Tres


Alberto tenía los ojos grises y el pelo rizado. Tomó el cuchillo de la gaveta de la cocina y lo escondió bajo su saco. Salió de su casa. Caminó cuatro cuadras contadas y entró al edificio. Sacó la llave de su bolsillo derecho, la deslizó en la cerradura y giró la muñeca hasta escuchar un crujido. Empujó la puerta, entró a la sala y cerró. Reconoció un olor blando que flotaba. Dejó las llaves en el platito de cristal de la mesa del recibo. Caminó a la habitación, dispuesto a matarlo.

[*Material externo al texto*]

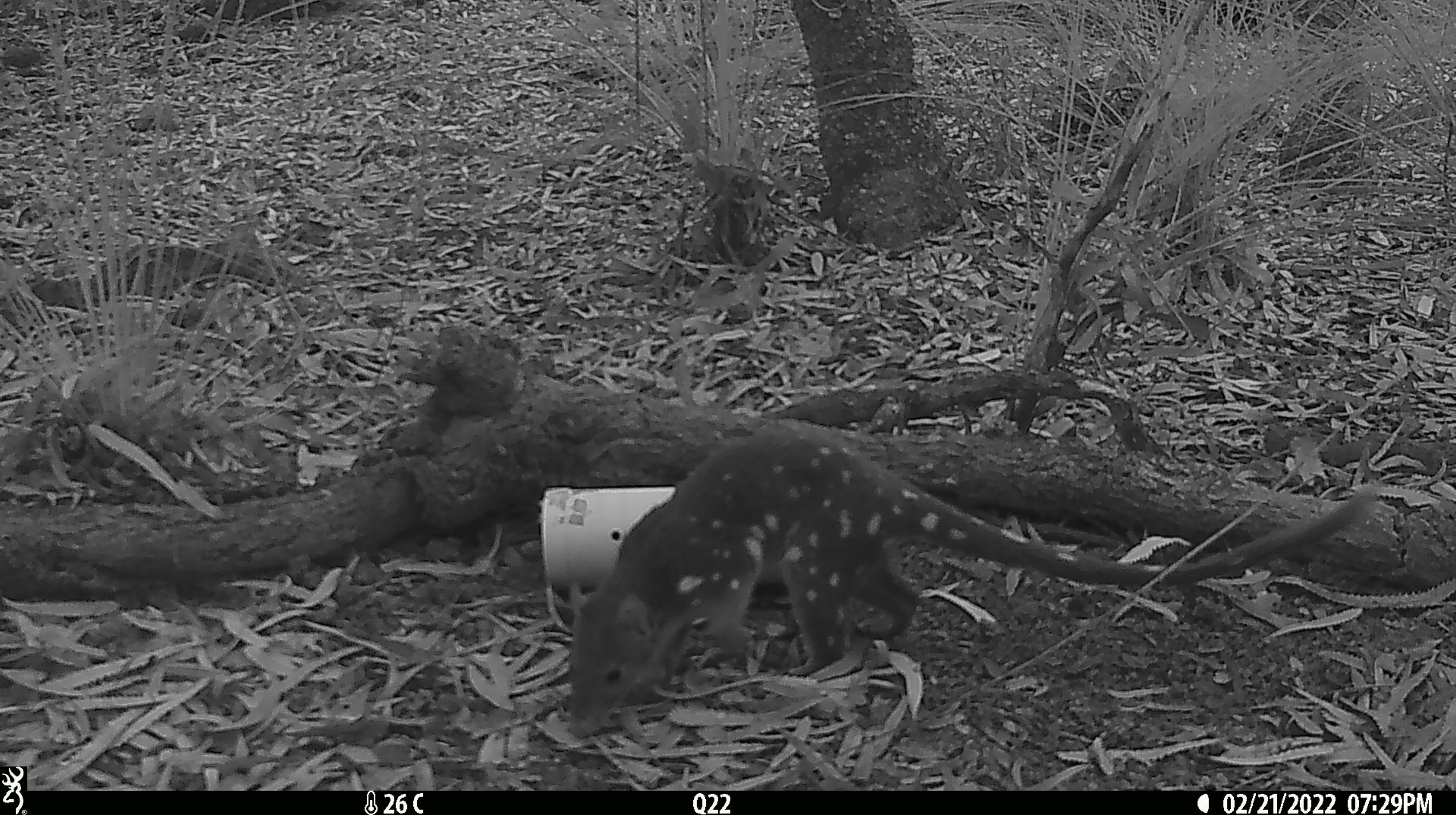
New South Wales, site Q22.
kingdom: Animalia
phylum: Chordata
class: Mammalia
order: Dasyuromorphia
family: Dasyuridae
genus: Dasyurus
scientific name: Dasyurus maculatus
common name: spotted-tailed quoll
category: quoll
Quoll (spotted-tailed quoll) (Dasyurus maculatus).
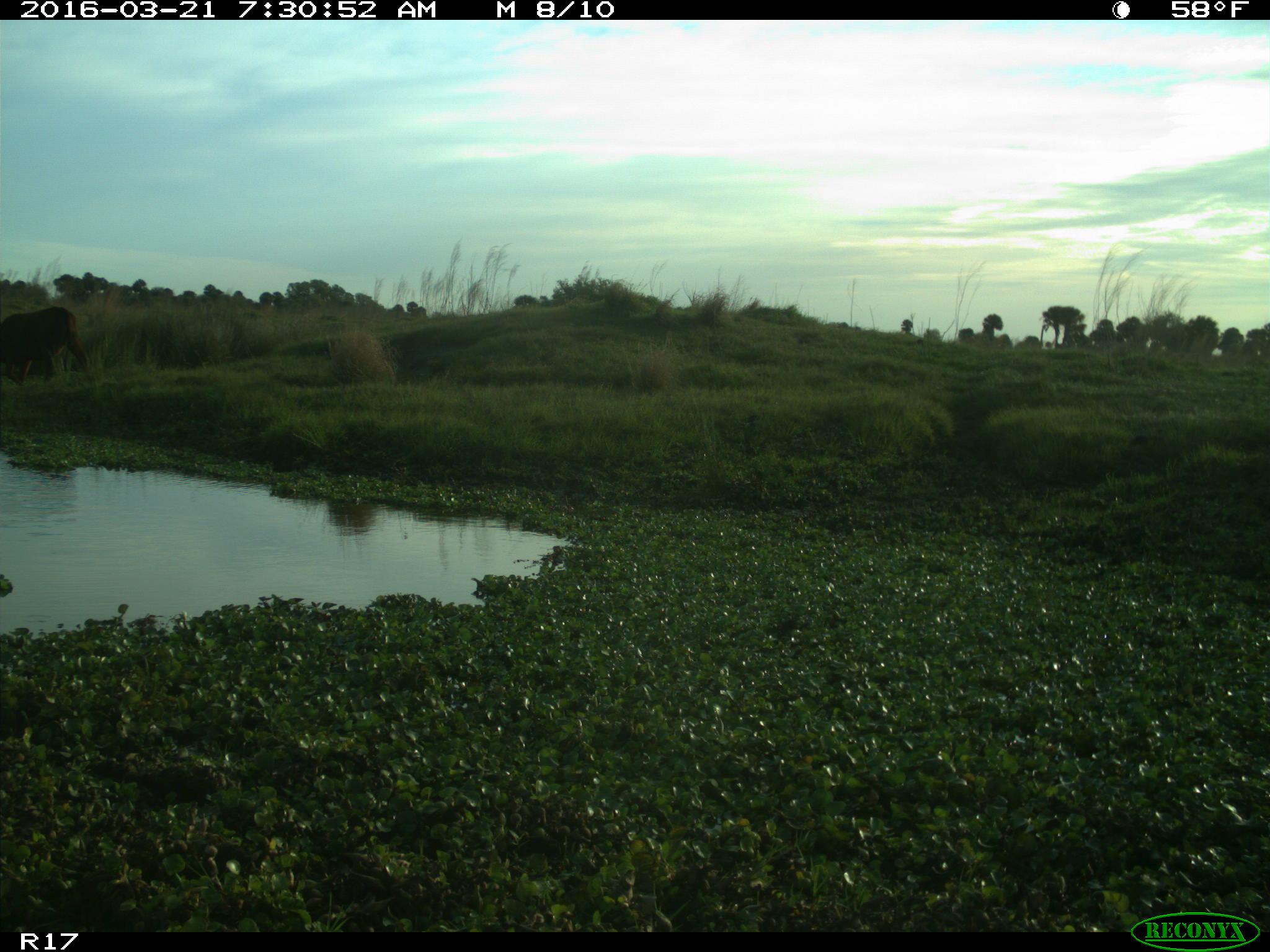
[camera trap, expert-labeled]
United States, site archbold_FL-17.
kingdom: Animalia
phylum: Chordata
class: Mammalia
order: Artiodactyla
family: Bovidae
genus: Bos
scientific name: Bos taurus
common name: domestic cow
Bos taurus (domestic cow).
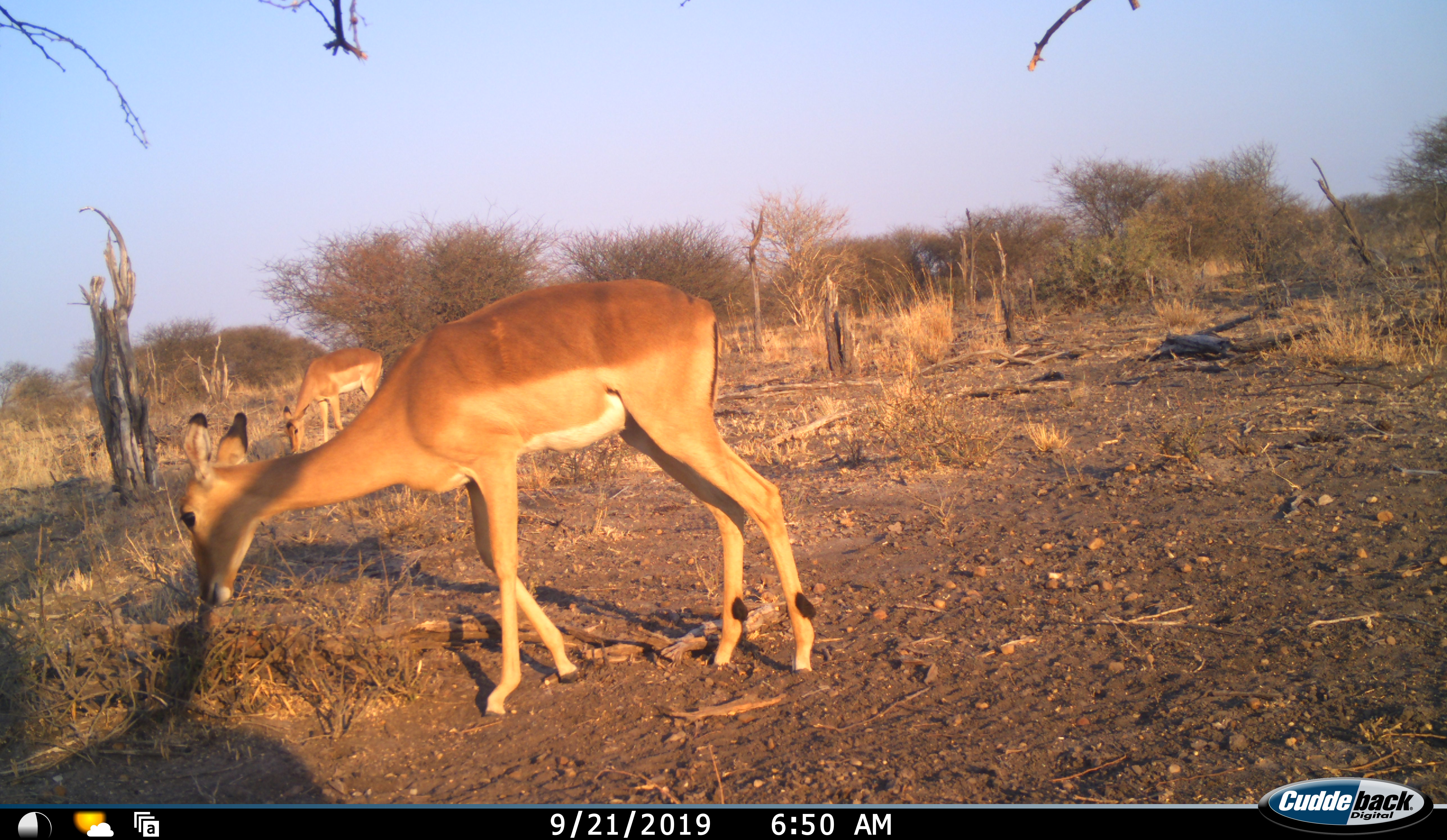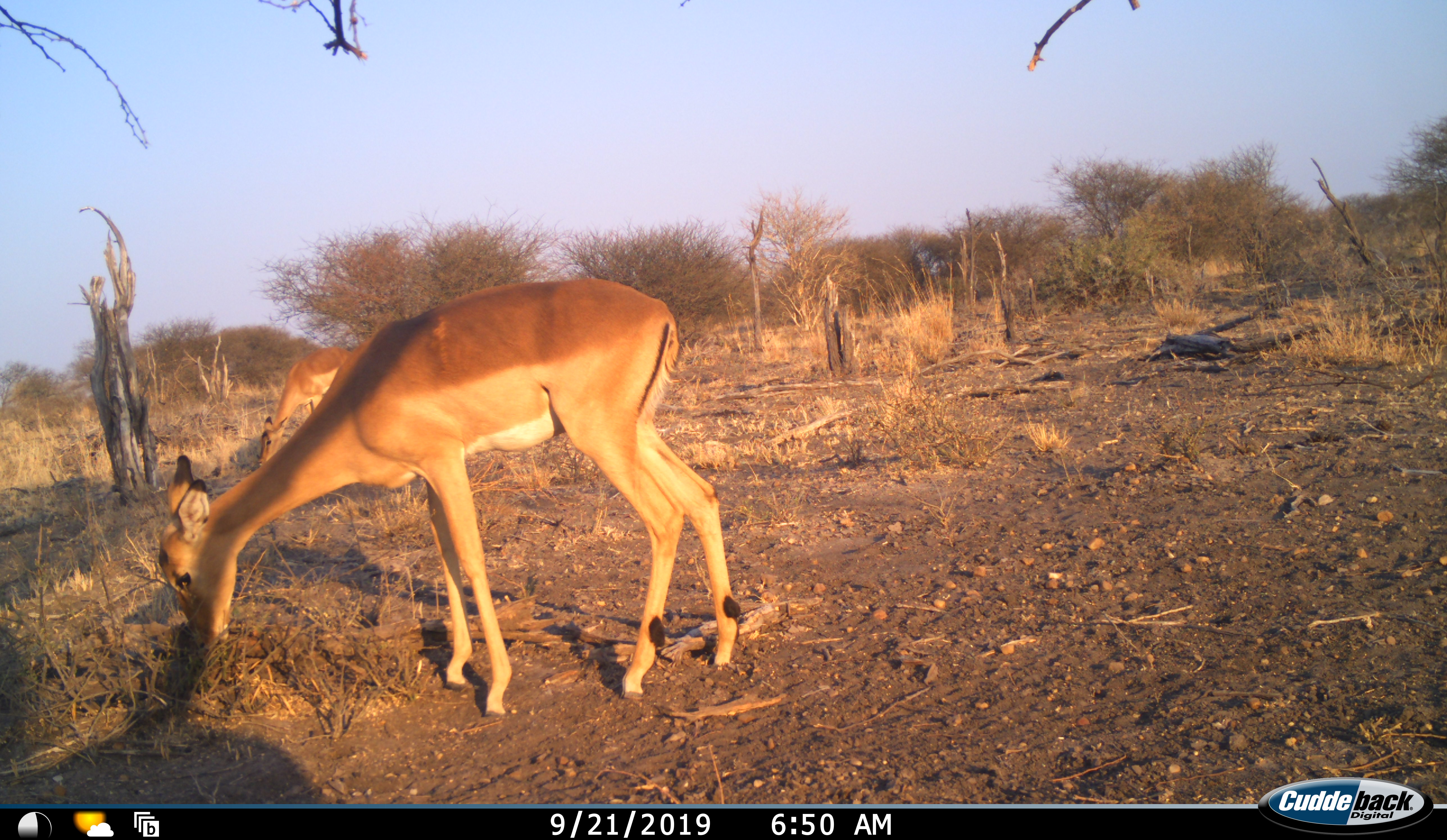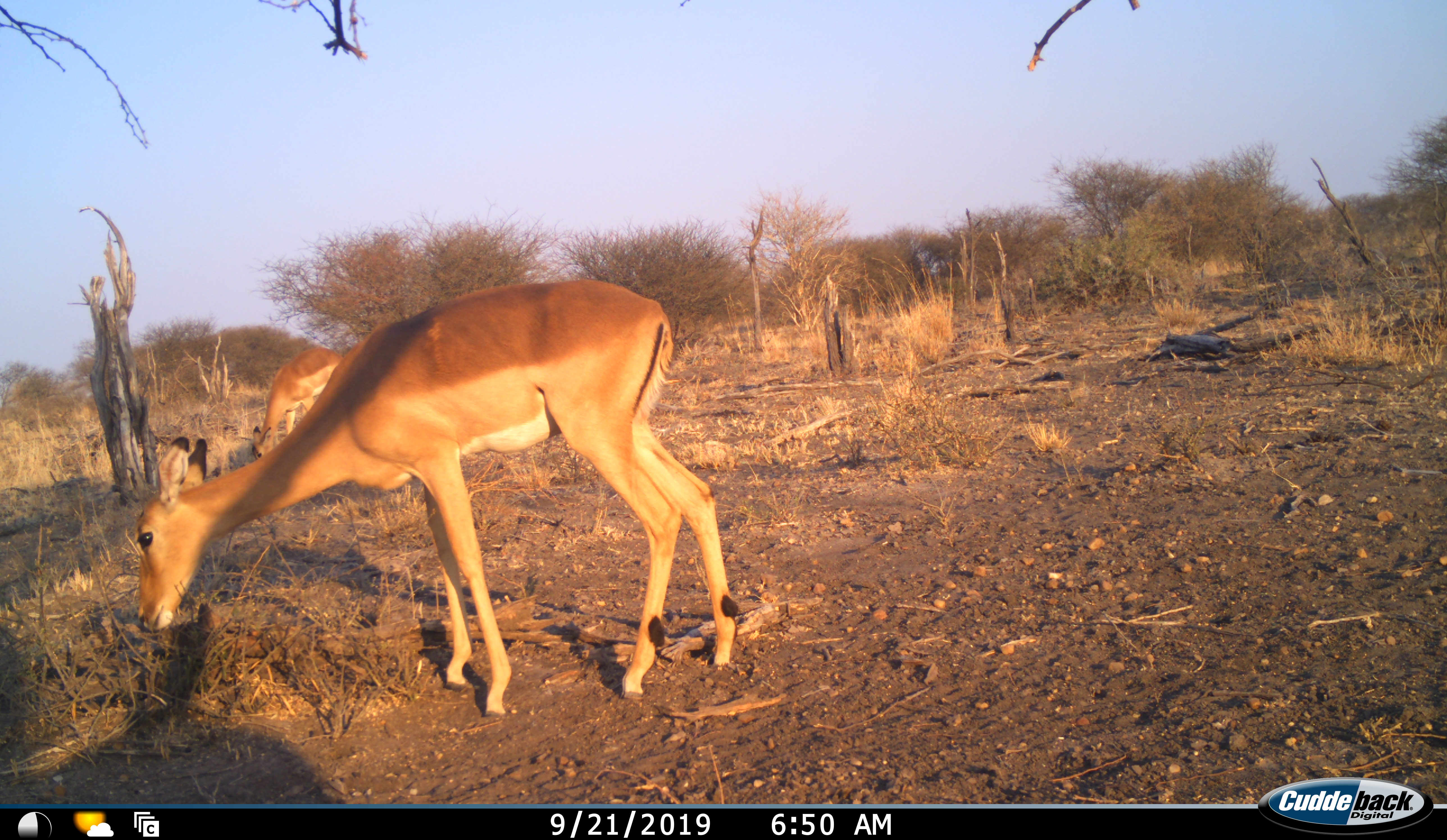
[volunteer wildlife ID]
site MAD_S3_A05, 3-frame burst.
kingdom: Animalia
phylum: Chordata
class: Mammalia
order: Artiodactyla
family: Bovidae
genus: Aepyceros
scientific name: Aepyceros melampus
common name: impala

Tantas noches había estado su mujer balanceada en sus brazos, enganchada en sus besos, complaciéndose con aquél hombre entre las piernas. Recorrió el pasillo sin hacer ruido. A la vez que abría la puerta suavemente, con la otra mano dejaba ver el arma homicida. Se acercó lentamente a una cama de caoba exactamente igual a la suya. Miró su reflejo en el espejo de la peinadora donde su esposa guardaba todas las joyas. Un pantalón arrugado descansaba, ignorante, en la silla que habían puesto porque Alberto era muy desordenado para colgar la ropa que se quitaba. Tragó saliva, su pecho bramaba. Apretó el cuchillo bajo los nudillos. Rechinaron sus dientes. De un solo manotón arrancó la ligera sábana que cubría el cuerpo de los amantes. Allí estaba él mismo, con ojos de plomo y el cabello desordenado, descansando entre los brazos de su amada.